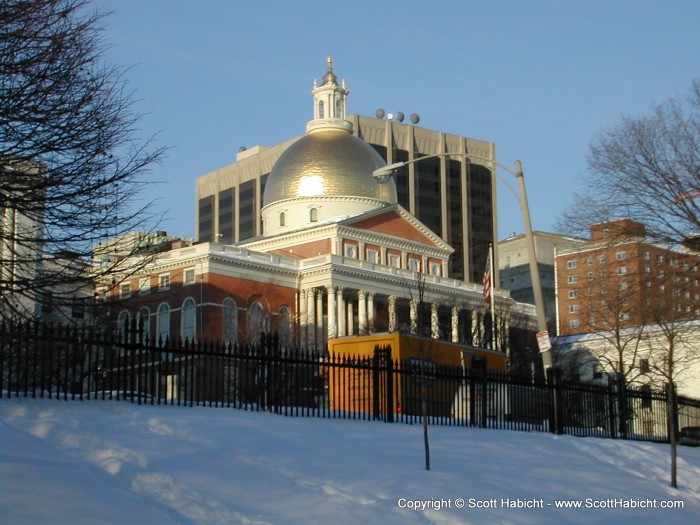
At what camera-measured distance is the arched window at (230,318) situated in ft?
287

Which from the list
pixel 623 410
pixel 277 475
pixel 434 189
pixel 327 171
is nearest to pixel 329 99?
pixel 327 171

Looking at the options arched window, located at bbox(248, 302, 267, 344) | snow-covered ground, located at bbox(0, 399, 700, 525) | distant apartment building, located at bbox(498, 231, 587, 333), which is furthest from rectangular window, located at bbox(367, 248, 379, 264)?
snow-covered ground, located at bbox(0, 399, 700, 525)

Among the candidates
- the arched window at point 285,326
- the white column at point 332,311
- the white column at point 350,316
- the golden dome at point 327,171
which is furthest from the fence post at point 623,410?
the golden dome at point 327,171

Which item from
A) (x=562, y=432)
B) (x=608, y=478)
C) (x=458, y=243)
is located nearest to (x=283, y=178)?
(x=458, y=243)

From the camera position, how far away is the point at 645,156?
93.4 feet

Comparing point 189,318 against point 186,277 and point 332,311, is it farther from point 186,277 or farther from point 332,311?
point 332,311

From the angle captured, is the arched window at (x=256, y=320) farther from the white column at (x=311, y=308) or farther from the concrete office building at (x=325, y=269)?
the white column at (x=311, y=308)

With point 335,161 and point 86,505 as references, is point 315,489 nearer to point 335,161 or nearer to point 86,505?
point 86,505

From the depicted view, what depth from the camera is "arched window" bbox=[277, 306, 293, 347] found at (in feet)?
262

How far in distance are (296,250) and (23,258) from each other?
82445 millimetres

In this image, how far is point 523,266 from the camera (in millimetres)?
169750

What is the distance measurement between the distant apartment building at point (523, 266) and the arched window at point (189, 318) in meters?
75.5

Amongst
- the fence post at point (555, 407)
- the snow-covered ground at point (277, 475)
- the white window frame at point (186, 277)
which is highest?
the white window frame at point (186, 277)

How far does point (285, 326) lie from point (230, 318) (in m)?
4.31
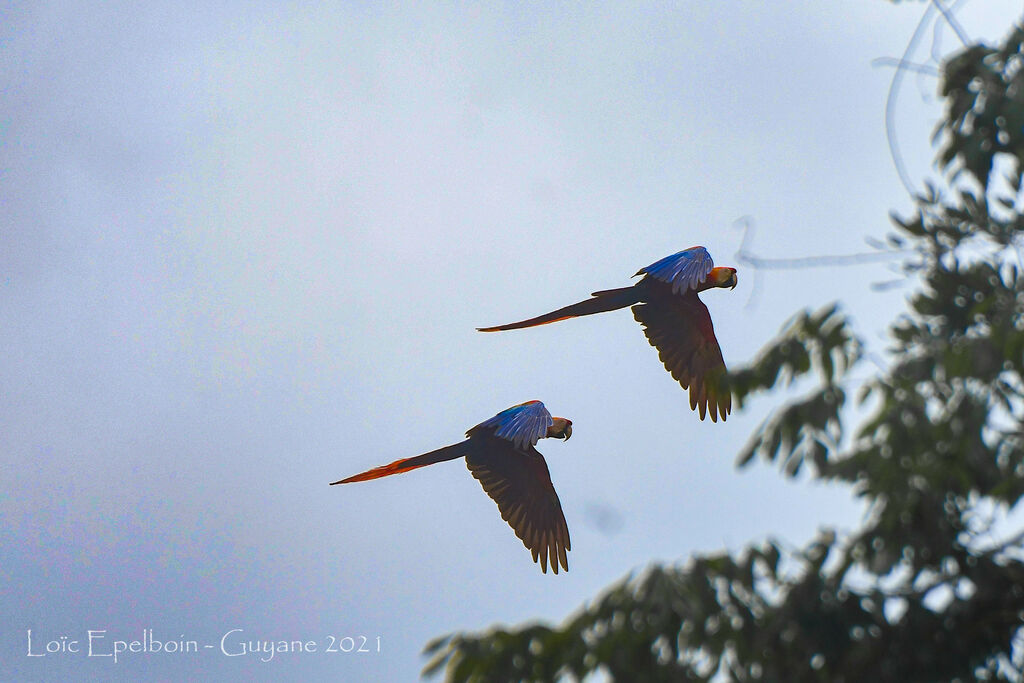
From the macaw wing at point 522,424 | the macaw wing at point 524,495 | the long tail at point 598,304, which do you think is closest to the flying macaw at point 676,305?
the long tail at point 598,304

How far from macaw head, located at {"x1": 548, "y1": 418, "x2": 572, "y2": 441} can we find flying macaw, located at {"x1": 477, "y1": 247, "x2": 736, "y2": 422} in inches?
23.5

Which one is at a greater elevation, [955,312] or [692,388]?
[692,388]

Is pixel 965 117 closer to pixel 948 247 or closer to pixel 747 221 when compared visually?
pixel 948 247

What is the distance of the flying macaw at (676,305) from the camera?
6004mm

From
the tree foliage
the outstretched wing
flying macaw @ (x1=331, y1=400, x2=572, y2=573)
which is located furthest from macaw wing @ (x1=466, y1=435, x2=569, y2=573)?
the tree foliage

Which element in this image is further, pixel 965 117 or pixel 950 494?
pixel 965 117

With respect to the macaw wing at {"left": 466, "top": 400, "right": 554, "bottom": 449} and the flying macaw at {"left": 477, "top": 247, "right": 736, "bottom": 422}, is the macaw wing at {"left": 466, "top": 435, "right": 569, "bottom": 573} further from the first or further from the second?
the flying macaw at {"left": 477, "top": 247, "right": 736, "bottom": 422}

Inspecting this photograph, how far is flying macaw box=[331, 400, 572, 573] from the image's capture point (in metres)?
6.11

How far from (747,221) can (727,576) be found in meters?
2.16

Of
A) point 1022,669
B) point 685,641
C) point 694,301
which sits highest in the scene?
point 694,301

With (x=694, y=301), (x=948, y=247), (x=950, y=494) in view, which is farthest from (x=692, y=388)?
(x=950, y=494)

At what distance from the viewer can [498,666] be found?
344cm

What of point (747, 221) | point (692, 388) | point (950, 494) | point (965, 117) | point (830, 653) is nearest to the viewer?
point (830, 653)

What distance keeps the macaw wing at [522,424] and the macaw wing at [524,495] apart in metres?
0.06
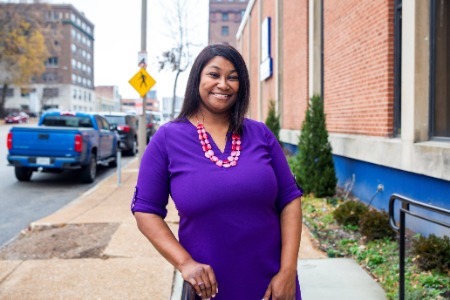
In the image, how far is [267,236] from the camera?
6.64ft

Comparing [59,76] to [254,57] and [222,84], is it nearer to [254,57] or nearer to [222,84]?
[254,57]

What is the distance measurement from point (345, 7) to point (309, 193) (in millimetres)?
3460

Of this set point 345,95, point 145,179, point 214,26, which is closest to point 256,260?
point 145,179

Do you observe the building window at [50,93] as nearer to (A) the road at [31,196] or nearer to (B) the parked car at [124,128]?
(B) the parked car at [124,128]

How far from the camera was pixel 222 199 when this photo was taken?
6.26 ft

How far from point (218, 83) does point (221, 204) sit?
1.89 feet

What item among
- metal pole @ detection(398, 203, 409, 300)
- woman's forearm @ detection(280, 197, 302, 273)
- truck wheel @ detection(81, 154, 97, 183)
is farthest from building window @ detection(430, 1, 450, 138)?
truck wheel @ detection(81, 154, 97, 183)

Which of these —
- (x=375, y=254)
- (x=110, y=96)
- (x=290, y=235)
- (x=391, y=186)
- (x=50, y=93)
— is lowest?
(x=375, y=254)

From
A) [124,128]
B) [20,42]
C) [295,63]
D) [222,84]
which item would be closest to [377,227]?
[222,84]

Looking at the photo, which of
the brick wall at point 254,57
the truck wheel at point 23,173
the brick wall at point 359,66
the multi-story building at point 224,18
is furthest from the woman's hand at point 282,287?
the multi-story building at point 224,18

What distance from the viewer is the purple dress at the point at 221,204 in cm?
193

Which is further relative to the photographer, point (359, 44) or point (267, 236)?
point (359, 44)

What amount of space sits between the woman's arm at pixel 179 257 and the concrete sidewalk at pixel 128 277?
8.42 feet

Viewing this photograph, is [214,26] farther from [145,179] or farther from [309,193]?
[145,179]
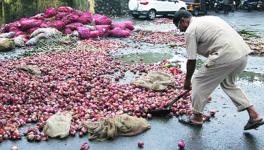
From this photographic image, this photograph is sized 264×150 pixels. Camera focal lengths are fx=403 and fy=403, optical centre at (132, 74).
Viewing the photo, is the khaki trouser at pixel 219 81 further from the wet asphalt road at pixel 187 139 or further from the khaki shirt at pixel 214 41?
the wet asphalt road at pixel 187 139

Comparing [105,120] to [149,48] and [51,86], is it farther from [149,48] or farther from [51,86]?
[149,48]

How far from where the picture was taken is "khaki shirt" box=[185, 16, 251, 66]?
587cm

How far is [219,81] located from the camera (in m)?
6.08

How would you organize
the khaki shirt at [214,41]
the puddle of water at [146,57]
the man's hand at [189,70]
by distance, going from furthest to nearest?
the puddle of water at [146,57] < the man's hand at [189,70] < the khaki shirt at [214,41]

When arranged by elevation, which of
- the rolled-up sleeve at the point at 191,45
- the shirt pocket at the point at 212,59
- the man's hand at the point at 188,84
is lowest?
the man's hand at the point at 188,84

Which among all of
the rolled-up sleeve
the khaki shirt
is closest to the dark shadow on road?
the khaki shirt

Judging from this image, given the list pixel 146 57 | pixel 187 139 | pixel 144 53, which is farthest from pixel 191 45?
pixel 144 53

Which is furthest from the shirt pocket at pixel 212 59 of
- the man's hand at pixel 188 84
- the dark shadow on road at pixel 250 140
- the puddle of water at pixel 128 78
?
Result: the puddle of water at pixel 128 78

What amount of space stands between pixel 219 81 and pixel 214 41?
615mm

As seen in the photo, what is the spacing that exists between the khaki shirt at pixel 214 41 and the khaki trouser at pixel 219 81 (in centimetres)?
11

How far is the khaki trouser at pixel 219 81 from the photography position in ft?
19.5

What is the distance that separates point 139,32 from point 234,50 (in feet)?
43.6

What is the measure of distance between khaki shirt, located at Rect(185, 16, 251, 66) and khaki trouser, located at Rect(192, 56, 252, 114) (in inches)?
4.2

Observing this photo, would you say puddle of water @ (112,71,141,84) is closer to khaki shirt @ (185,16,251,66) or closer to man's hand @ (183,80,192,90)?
man's hand @ (183,80,192,90)
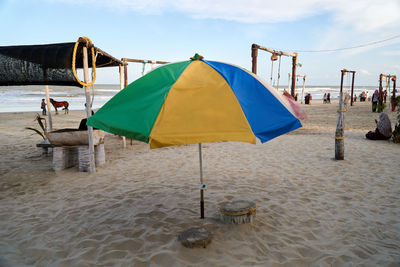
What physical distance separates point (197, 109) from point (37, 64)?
490 cm

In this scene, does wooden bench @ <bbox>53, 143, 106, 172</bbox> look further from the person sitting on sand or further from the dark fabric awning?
the person sitting on sand

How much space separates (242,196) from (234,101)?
2649mm

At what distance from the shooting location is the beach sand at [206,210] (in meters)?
2.88

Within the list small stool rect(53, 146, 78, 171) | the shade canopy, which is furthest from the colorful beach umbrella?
small stool rect(53, 146, 78, 171)

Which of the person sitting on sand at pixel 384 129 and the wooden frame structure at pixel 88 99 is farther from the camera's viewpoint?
the person sitting on sand at pixel 384 129

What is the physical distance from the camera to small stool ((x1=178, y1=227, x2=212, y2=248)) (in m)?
2.96

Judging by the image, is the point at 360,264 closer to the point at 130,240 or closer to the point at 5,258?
the point at 130,240

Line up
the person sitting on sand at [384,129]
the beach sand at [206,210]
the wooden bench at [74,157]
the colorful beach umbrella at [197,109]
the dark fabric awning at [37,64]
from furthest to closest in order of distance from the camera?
the person sitting on sand at [384,129]
the wooden bench at [74,157]
the dark fabric awning at [37,64]
the beach sand at [206,210]
the colorful beach umbrella at [197,109]

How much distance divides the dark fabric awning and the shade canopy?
3.57 meters

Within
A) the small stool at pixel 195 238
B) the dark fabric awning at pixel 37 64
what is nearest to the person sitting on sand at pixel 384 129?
the small stool at pixel 195 238

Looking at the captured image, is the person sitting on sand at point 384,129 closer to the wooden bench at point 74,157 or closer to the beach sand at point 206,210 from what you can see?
the beach sand at point 206,210

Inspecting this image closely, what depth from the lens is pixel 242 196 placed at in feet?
15.1

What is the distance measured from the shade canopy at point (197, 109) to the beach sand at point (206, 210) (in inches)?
57.9

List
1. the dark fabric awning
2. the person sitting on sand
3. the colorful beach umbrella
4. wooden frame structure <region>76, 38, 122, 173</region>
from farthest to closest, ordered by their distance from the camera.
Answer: the person sitting on sand < wooden frame structure <region>76, 38, 122, 173</region> < the dark fabric awning < the colorful beach umbrella
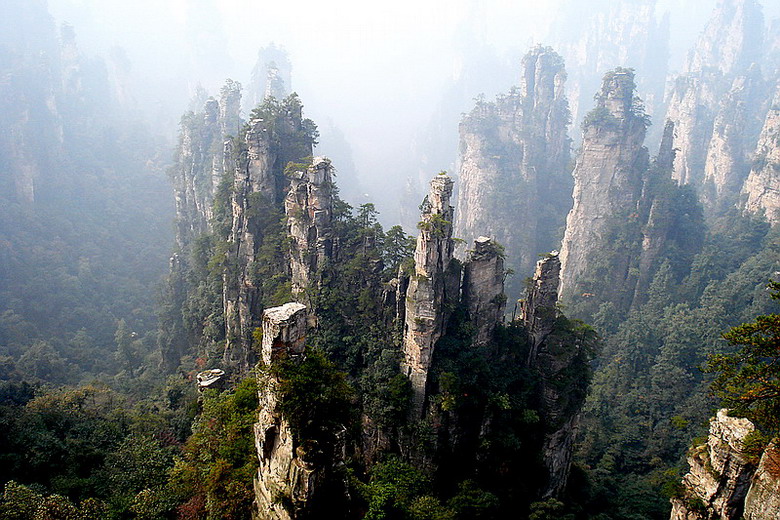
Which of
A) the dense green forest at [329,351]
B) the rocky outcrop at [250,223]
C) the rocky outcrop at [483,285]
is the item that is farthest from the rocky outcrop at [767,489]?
the rocky outcrop at [250,223]

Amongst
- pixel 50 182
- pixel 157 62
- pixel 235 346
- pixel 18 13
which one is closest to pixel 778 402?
pixel 235 346

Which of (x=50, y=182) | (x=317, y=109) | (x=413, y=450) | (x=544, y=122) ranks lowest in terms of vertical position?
(x=413, y=450)

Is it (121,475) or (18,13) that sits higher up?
(18,13)

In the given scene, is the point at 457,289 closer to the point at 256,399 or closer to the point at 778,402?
the point at 256,399

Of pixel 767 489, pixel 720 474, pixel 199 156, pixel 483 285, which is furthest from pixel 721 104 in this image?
pixel 767 489

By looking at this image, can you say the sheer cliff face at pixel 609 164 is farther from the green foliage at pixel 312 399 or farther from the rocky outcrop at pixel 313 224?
the green foliage at pixel 312 399

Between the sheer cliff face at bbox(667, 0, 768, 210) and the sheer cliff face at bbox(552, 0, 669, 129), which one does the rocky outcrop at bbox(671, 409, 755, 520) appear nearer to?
the sheer cliff face at bbox(667, 0, 768, 210)

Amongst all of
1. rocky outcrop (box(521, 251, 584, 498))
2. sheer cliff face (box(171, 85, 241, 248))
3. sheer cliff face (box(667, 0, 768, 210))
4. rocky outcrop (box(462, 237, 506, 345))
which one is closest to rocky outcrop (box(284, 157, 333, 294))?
rocky outcrop (box(462, 237, 506, 345))
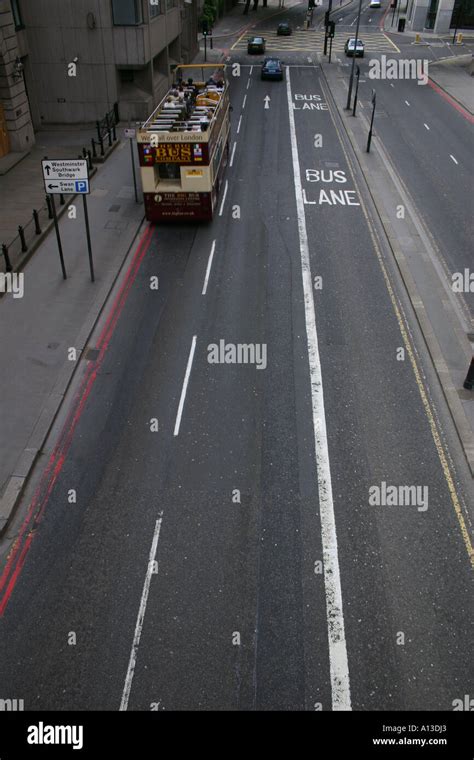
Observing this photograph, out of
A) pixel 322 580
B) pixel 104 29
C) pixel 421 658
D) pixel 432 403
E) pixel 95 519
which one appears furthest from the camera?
pixel 104 29

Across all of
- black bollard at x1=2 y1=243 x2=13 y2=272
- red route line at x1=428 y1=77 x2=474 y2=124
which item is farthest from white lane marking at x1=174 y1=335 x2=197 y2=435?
red route line at x1=428 y1=77 x2=474 y2=124

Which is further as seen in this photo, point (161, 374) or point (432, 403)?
point (161, 374)

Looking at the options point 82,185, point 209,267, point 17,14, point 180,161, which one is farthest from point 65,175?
point 17,14

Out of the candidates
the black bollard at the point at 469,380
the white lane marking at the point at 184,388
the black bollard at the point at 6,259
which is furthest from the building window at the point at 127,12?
the black bollard at the point at 469,380

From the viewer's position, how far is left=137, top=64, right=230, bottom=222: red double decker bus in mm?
19359

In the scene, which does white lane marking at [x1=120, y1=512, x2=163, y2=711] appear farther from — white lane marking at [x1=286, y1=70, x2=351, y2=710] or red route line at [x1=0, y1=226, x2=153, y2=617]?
white lane marking at [x1=286, y1=70, x2=351, y2=710]

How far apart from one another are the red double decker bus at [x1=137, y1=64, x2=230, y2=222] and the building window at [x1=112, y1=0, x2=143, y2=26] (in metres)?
10.6

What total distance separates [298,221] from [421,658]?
Answer: 16.8 meters

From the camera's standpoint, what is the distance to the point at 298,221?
2173cm

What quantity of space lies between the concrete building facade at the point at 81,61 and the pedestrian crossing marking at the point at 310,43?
91.4 ft
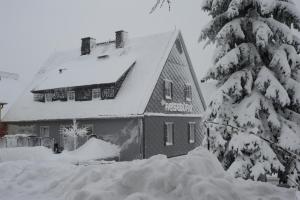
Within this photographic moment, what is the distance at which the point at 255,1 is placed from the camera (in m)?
13.7

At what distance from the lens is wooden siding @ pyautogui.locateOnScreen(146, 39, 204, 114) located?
88.0 ft

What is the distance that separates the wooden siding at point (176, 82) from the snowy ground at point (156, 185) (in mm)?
18224

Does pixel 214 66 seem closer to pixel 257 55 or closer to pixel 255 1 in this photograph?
pixel 257 55

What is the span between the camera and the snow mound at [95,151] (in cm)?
2373

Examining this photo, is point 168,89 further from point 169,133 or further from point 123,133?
point 123,133

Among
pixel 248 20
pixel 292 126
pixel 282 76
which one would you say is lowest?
pixel 292 126

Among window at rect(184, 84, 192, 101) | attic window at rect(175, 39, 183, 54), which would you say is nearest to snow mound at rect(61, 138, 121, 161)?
window at rect(184, 84, 192, 101)

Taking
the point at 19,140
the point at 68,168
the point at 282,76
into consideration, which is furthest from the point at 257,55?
the point at 19,140

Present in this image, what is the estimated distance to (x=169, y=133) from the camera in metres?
28.3

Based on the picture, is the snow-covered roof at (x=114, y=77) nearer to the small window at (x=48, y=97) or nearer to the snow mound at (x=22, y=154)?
the small window at (x=48, y=97)

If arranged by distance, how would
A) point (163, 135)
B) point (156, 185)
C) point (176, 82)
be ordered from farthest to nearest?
point (176, 82)
point (163, 135)
point (156, 185)

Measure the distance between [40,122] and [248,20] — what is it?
20.6 meters

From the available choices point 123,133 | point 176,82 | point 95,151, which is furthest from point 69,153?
point 176,82

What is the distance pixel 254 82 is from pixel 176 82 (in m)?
16.2
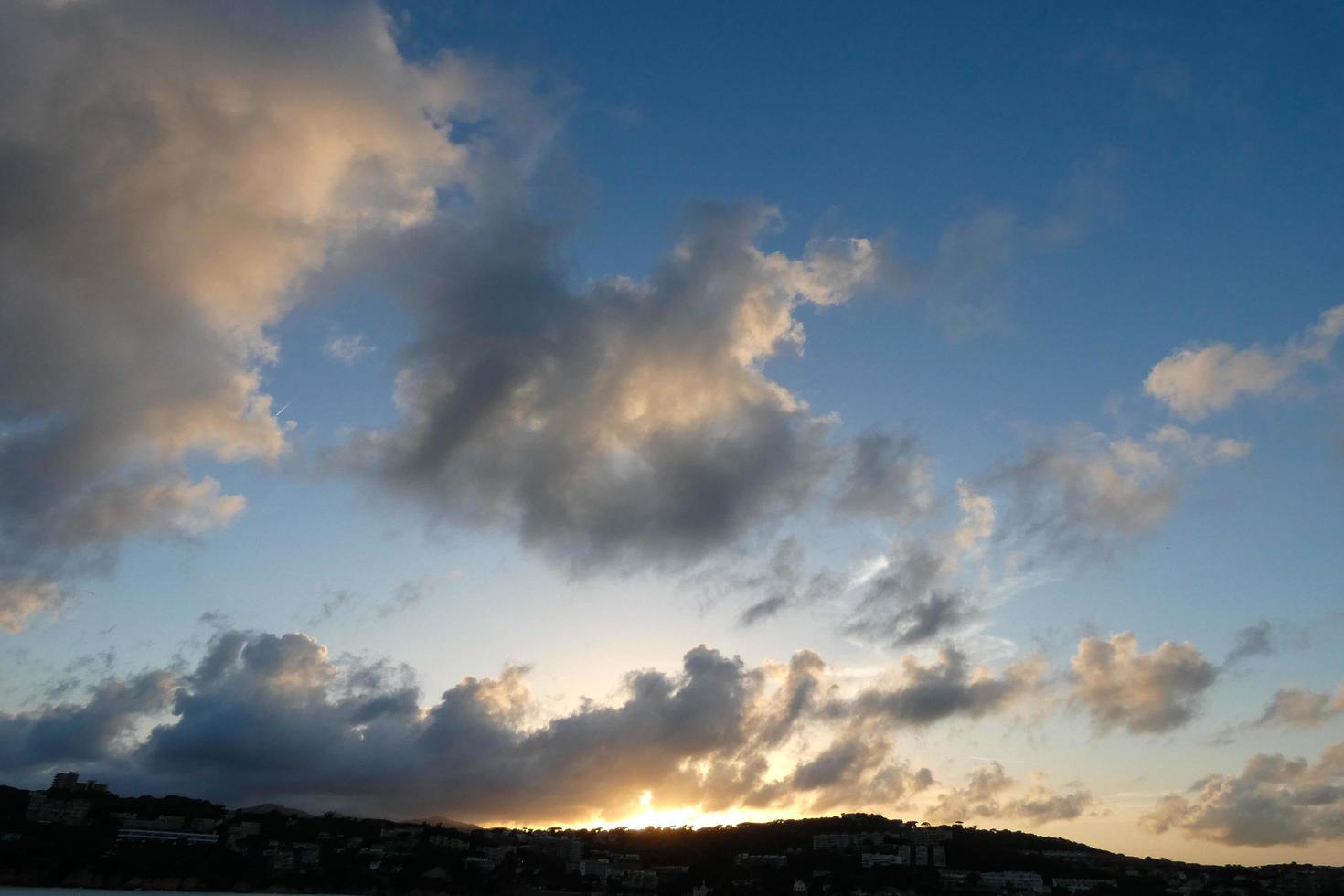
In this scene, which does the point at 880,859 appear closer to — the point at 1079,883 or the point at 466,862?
the point at 1079,883

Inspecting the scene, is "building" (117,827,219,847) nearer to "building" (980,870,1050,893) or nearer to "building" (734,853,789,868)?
"building" (734,853,789,868)

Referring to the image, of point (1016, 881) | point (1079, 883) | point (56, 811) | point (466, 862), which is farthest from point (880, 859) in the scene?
point (56, 811)

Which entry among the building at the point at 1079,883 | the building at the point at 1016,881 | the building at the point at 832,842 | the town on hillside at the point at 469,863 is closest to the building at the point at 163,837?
the town on hillside at the point at 469,863

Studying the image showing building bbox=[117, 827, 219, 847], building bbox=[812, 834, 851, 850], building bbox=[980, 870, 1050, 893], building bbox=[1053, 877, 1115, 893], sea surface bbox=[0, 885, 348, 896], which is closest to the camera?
sea surface bbox=[0, 885, 348, 896]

━━━━━━━━

| TASK OBJECTIVE |
Exactly the lines from the one with "Among window at" through the end of the listing above are to be repeated, with no pictures.

| TASK ANSWER |
Among window at rect(184, 84, 192, 101) | attic window at rect(175, 39, 183, 54), which would you say is nearest to snow mound at rect(61, 138, 121, 161)?
window at rect(184, 84, 192, 101)

Taking
the point at 19,140
the point at 68,168
the point at 282,76
into consideration, which is furthest from the point at 257,55?
the point at 19,140

Present in this image, what is the estimated distance to (x=169, y=133) from the camera in metres?
28.3

Based on the picture, is the snow-covered roof at (x=114, y=77) nearer to the small window at (x=48, y=97) or nearer to the snow mound at (x=22, y=154)?
the small window at (x=48, y=97)

If arranged by distance, how would
A) point (163, 135)
B) point (156, 185)
C) point (176, 82)
be ordered from farthest to nearest?
point (176, 82)
point (163, 135)
point (156, 185)

Measure the distance between [40,122] and [248,20] — what is it?
20.6 meters

From the available choices point 123,133 | point 176,82 | point 95,151, which is furthest from point 69,153?
point 176,82

What is the distance pixel 254 82 is from pixel 176 82 (in m)?
16.2
In this scene, which does the point at 880,859 appear closer to — the point at 1079,883 or the point at 466,862?
the point at 1079,883

Inspecting the scene, is "building" (117,827,219,847) nearer to "building" (980,870,1050,893) or nearer to "building" (734,853,789,868)?
"building" (734,853,789,868)

Referring to the image, of point (1016, 881) | point (1079, 883) | point (56, 811) | point (466, 862), which is farthest from point (880, 859) in the scene?
point (56, 811)

Which entry among the building at the point at 1079,883 | the building at the point at 1016,881 | the building at the point at 832,842 | the town on hillside at the point at 469,863 is closest to the building at the point at 163,837?
the town on hillside at the point at 469,863

Studying the image showing building bbox=[117, 827, 219, 847], building bbox=[812, 834, 851, 850], building bbox=[980, 870, 1050, 893], building bbox=[1053, 877, 1115, 893], sea surface bbox=[0, 885, 348, 896], which is closest to the camera?
sea surface bbox=[0, 885, 348, 896]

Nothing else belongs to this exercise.